Problem 1: Return each line of the records that contains the string "instances". Matching is case-sensitive.

-- Source extract start --

No alpha = no extra performance generated by managers. Investors might as well go to BlackRock and buy the cheapest comparable index.

Here is the Financial Times’ recap from Calpers to invest more than $30bn in private markets:

Calpers, the US’s biggest public pension plan, is to increase its holdings in private markets by more than $30bn and reduce its allocation to stock markets and bonds in an effort to improve returns.

A proposal to increase the $483bn fund’s positions in assets such as private equity and private credit from 33 per cent of the plan to 40 per cent was approved on Monday…

The throat-clearing comes in a related article, Calpers bets on leveraged equities

The worrisome aspect of this allocation decision jumps right off the page: it sounds like Calpers is steering the car by the rear-view mirror. … And, as Unhedged has argued before, there are at least three good reasons to think that private equity performance is going to get worse in relative terms. At least one of them, and maybe two, applies to private credit, too:

  1. The fast growth of the private equity industry has led to greater competition for assets, and therefore higher purchase valuations. This results in lower returns relative to public equity. This may explain the compression in private equity’s outperformance that is already evident; see the chart below from Bain & Company’s Global Private Equity report (while remembering that internal rates of return are not the same as distributions). It is would not be surprising if private credit returns followed the same pattern relative to high-yield bonds.

-- Source extract end --
-- Extracted data start --

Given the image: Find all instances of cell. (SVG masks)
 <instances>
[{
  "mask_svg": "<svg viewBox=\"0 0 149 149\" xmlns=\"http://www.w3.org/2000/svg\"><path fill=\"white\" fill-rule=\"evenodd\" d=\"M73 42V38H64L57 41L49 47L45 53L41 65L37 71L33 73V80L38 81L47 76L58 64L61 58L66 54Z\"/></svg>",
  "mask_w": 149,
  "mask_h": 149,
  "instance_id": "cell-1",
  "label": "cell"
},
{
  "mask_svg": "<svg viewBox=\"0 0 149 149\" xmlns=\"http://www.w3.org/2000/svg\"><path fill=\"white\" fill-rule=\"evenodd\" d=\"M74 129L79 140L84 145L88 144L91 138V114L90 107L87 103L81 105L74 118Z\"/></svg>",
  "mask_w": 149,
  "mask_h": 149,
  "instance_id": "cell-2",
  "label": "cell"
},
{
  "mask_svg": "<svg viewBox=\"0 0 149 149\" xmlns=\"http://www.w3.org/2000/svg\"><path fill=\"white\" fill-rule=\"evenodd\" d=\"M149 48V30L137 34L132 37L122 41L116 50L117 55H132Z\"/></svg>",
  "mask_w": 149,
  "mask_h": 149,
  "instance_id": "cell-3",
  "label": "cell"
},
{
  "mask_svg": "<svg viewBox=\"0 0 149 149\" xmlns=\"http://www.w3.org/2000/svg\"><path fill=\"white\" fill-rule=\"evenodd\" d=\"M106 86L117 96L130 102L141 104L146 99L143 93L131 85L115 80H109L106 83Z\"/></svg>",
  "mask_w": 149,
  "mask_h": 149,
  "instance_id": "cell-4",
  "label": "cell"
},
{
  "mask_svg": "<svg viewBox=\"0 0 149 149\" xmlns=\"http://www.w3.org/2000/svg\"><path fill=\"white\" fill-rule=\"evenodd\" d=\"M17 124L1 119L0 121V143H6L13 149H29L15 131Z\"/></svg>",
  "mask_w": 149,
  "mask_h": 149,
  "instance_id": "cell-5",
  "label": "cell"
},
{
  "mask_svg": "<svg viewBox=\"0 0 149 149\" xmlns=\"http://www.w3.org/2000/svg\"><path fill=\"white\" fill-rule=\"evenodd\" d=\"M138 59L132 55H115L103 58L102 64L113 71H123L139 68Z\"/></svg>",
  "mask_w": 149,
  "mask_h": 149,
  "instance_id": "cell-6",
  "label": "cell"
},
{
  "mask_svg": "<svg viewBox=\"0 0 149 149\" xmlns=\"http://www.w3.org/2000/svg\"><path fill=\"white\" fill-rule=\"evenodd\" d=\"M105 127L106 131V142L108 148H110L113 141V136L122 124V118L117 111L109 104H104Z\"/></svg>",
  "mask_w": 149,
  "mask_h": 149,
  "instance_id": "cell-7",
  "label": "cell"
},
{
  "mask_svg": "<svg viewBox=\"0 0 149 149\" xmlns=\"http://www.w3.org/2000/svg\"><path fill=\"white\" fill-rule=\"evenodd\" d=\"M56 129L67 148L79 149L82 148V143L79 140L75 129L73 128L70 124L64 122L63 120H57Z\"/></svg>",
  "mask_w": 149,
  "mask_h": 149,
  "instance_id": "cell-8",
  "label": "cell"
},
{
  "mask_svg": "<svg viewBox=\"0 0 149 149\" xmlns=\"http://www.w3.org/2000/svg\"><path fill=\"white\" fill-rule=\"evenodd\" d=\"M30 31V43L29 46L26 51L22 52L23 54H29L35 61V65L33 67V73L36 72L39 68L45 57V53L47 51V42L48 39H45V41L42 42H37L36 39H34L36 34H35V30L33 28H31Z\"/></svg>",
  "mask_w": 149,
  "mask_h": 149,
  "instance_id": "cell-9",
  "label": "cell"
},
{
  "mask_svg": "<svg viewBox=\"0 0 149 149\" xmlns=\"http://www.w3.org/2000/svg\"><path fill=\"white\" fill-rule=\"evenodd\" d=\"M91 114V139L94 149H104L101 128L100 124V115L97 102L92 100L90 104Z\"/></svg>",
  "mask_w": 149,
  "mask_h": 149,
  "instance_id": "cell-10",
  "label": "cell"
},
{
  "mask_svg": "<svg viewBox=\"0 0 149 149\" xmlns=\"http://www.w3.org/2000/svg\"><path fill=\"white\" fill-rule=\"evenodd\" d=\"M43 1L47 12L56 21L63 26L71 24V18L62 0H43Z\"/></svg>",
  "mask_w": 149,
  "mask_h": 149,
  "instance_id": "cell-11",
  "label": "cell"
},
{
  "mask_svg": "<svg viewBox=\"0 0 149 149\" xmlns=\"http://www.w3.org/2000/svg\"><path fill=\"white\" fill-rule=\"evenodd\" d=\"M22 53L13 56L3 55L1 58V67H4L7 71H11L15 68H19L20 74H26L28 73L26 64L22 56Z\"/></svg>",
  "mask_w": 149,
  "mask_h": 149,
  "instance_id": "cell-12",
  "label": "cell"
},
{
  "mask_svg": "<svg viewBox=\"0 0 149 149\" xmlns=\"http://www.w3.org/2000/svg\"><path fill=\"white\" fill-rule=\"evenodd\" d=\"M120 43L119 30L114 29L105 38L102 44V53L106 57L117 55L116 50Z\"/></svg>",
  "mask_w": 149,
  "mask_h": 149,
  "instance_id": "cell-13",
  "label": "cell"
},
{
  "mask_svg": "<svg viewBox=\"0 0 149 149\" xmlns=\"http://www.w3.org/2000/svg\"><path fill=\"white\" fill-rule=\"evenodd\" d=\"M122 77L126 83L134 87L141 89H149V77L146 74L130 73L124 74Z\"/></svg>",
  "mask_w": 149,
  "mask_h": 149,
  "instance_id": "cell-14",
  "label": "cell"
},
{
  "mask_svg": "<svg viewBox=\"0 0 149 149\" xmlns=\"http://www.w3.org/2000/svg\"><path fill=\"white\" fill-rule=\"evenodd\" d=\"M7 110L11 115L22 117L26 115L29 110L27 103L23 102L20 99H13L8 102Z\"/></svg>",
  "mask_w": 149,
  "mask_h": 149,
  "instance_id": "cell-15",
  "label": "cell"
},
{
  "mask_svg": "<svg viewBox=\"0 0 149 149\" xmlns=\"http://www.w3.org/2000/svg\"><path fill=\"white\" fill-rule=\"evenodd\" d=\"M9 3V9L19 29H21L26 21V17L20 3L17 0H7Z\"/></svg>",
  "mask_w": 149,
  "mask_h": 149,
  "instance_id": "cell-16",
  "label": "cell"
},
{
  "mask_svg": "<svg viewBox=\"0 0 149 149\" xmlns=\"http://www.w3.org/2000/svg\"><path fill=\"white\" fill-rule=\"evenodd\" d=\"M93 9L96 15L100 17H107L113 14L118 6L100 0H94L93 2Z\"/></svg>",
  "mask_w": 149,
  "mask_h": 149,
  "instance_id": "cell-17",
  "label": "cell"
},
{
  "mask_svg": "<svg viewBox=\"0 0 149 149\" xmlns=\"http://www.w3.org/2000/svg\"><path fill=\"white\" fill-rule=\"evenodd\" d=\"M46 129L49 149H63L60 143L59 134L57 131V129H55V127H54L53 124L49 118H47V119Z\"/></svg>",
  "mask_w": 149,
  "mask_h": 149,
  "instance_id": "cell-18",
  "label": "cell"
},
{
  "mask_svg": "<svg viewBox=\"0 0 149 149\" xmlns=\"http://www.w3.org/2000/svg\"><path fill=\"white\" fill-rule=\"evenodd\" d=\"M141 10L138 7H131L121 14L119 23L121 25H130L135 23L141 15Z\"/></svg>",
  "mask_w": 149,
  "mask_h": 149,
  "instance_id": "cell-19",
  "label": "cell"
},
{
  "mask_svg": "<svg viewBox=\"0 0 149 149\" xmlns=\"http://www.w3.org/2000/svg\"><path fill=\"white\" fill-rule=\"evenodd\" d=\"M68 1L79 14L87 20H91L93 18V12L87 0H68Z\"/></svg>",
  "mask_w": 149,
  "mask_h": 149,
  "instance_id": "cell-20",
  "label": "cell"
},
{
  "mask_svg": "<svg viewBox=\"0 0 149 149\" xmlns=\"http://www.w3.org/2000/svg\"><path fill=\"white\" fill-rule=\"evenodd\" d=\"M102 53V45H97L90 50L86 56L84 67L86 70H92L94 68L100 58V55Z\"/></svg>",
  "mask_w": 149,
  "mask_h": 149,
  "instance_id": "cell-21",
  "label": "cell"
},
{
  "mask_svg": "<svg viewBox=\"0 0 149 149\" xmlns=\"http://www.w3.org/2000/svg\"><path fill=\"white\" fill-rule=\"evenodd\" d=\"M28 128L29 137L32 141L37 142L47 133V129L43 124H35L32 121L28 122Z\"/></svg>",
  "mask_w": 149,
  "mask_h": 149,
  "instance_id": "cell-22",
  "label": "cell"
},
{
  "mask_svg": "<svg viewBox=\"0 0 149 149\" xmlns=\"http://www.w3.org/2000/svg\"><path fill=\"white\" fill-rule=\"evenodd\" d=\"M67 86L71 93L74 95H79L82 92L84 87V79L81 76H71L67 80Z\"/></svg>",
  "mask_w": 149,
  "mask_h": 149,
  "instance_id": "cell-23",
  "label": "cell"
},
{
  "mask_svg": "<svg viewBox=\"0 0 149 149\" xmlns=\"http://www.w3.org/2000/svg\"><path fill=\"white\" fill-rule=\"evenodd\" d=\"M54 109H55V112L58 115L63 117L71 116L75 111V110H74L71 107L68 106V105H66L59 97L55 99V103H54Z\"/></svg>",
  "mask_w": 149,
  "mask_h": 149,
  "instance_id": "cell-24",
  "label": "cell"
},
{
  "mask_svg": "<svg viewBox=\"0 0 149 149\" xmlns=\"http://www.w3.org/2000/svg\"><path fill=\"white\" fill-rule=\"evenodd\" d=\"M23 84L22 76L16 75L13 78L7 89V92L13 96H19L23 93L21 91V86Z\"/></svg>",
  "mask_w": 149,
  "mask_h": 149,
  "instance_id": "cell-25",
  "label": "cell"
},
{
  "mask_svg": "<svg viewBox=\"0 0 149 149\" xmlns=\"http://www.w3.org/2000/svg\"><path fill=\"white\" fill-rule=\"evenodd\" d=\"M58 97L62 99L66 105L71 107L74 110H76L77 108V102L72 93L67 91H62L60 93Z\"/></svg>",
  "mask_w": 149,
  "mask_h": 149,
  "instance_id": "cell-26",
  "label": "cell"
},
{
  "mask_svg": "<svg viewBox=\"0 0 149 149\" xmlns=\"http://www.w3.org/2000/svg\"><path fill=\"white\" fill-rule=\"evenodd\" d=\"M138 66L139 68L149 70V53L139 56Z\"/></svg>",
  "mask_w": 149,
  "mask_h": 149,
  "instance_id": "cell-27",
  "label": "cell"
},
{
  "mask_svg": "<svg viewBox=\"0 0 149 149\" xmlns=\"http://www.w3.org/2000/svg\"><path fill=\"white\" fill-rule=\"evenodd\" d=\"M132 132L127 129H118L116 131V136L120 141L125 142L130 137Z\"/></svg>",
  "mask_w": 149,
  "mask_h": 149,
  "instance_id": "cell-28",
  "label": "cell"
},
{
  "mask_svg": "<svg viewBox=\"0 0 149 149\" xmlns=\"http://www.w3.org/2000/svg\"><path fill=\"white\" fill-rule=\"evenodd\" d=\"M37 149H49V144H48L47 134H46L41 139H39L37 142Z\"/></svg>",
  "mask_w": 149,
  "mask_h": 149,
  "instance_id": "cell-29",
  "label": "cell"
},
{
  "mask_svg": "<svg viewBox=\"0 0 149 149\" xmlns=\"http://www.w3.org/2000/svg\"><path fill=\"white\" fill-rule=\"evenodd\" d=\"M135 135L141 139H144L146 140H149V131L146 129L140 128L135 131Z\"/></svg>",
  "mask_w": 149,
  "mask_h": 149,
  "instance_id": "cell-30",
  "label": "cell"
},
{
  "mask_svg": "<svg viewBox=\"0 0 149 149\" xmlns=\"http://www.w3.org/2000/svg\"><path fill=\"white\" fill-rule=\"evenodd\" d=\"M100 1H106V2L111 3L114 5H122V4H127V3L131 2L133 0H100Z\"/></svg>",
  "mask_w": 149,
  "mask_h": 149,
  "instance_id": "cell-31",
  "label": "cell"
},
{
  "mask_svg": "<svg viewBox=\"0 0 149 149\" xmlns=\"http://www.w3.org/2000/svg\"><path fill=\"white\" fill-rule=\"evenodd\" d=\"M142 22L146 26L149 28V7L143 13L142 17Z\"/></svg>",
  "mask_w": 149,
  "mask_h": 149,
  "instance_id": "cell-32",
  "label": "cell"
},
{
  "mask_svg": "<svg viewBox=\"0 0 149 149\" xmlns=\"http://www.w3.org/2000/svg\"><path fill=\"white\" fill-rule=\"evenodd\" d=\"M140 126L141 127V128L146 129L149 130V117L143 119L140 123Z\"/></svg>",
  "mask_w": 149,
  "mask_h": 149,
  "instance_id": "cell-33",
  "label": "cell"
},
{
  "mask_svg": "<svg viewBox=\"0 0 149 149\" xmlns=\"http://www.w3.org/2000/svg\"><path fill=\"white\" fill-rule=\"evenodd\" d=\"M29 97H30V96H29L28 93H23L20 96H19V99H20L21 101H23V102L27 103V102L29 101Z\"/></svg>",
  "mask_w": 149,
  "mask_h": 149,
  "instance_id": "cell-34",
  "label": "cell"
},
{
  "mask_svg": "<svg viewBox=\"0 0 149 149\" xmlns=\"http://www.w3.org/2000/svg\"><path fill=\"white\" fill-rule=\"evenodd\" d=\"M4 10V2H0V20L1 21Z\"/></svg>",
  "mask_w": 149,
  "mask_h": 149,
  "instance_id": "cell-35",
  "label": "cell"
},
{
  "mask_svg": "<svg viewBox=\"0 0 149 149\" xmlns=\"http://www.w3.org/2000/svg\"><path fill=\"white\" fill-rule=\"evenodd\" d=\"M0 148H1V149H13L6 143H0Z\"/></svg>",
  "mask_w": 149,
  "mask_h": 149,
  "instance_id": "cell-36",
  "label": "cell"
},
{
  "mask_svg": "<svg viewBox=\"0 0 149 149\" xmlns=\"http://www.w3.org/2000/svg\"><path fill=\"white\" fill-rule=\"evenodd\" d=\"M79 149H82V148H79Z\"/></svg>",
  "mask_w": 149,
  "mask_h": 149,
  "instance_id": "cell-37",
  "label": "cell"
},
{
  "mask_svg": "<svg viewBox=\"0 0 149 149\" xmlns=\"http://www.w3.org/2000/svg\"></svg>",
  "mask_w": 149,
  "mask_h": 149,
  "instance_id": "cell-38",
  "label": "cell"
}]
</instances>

-- Extracted data end --

Problem 2: Condense the paragraph in the source extract above that begins "Calpers, the US’s biggest public pension plan" into a shorter version that keeps its main facts.

Correct result 1:
Given the image: Find all instances of cell. (SVG masks)
 <instances>
</instances>

Correct result 2: Calpers, the largest US public pension plan, will raise its private-market holdings by over $30bn and cut its stock and bond allocation to boost returns.